South Africa's President Cyril Ramaphosa has urged authorities to enforce regulations preventing city residents from unlawfully occupying apartment blocks after scores died in a fire in an illegally occupied building in Johannesburg.
The fire, which killed at least 74 people, has highlighted a housing crisis in a city that is one of the world's most unequal and where poverty and unemployment are widespread.
"Local government has to enforce the laws," Ramaphosa said at a governing African National Congress party event.
"This has given us a wake-up call, and I have said that our cities and municipalities must now pay attention to how people live.
"We do encourage people to live in the inner city ... but we need to do it in accordance with our laws."
The apartment block is owned by municipal authorities, but officials said it was "invaded and hijacked" by unknown groups.
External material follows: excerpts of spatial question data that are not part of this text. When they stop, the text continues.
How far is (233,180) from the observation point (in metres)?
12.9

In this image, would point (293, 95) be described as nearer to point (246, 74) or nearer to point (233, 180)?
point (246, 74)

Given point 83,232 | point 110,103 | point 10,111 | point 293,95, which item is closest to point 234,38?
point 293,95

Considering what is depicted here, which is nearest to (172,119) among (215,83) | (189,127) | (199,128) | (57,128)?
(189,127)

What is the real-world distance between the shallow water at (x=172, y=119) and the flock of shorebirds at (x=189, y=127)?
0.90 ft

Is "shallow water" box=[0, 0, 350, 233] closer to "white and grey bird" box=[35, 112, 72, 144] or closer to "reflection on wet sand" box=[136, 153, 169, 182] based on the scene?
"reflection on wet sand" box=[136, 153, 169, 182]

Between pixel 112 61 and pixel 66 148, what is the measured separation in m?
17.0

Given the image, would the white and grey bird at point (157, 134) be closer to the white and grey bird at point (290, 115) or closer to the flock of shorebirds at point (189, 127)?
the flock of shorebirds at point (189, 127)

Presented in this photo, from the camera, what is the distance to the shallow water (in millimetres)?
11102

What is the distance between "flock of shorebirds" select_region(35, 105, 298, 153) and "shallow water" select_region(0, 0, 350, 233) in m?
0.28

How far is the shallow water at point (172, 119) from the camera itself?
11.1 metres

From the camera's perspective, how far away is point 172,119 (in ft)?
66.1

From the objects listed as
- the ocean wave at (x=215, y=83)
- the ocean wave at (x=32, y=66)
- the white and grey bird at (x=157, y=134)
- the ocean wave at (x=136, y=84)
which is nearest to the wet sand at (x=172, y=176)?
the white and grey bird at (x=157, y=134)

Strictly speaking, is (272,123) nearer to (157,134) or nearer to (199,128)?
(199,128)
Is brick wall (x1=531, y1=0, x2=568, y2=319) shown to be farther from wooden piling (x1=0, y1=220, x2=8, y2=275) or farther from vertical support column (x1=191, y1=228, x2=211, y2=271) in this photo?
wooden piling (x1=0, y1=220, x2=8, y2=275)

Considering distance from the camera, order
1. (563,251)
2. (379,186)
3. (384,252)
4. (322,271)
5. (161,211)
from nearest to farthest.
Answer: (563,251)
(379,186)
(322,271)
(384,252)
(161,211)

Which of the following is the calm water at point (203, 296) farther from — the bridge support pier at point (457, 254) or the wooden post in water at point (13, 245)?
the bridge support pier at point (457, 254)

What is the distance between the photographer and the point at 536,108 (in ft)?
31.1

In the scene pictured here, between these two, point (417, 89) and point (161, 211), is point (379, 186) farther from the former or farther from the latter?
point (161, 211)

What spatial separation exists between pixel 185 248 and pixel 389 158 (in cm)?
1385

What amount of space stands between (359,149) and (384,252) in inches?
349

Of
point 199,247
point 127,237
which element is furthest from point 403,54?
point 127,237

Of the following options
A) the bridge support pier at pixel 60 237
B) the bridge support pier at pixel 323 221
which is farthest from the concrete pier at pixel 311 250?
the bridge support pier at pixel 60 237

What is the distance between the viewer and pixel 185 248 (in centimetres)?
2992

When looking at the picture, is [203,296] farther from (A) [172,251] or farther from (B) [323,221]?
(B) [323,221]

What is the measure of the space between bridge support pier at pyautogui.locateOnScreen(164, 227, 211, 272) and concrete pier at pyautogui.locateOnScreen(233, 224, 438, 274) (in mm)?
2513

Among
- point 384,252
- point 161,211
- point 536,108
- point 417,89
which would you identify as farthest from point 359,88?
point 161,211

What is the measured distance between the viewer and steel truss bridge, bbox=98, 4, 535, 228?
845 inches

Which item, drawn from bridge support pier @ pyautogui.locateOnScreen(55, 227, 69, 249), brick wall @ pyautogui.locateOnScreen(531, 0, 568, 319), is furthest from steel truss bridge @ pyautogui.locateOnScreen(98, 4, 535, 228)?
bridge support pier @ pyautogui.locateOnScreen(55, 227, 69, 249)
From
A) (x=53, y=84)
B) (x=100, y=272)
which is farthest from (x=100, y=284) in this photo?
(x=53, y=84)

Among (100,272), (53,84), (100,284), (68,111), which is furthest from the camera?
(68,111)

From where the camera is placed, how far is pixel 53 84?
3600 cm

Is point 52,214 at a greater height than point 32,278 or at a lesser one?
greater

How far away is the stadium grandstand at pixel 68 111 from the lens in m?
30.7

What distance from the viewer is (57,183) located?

Government officials have said some of those who died might have been renting from, or were being extorted by, criminal gangs in the so-called "hijacked buildings" syndicates.
Municipal officials have said efforts to evict residents in illegally occupied buildings are often hamstrung by court orders stopping the evictions.
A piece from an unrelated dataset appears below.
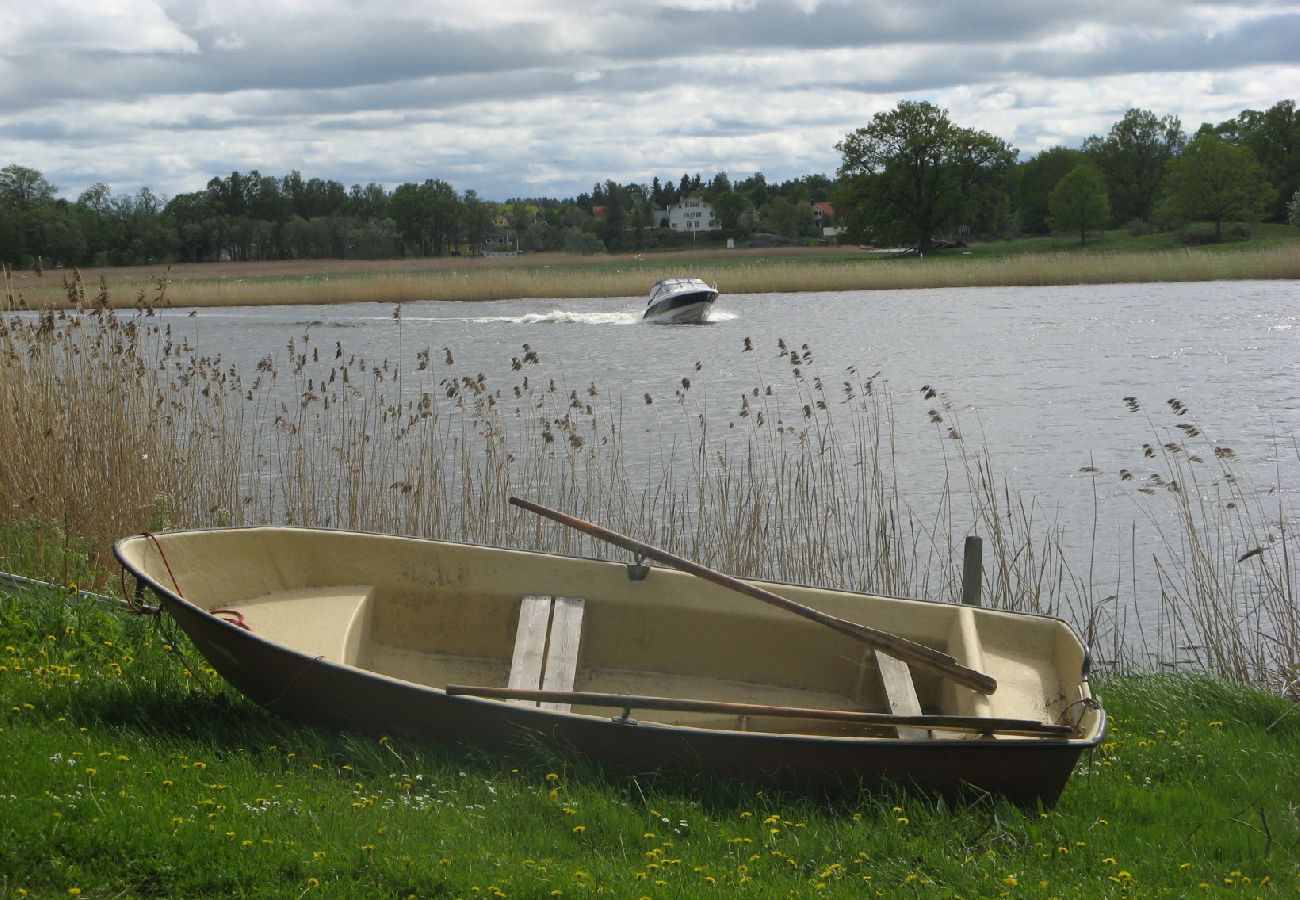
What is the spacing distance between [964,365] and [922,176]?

Ramaphosa said he had asked government ministers to look into ways to enforce laws without violating people's rights.
The gutted building is linked to apartheid-era South Africa, as it was where Black South Africans collected their "dompas" or passbook - documents that would enable them to work in white-owned areas of the city.
Ramaphosa said he collected his passbook at the building about 50 years ago when he worked in the city.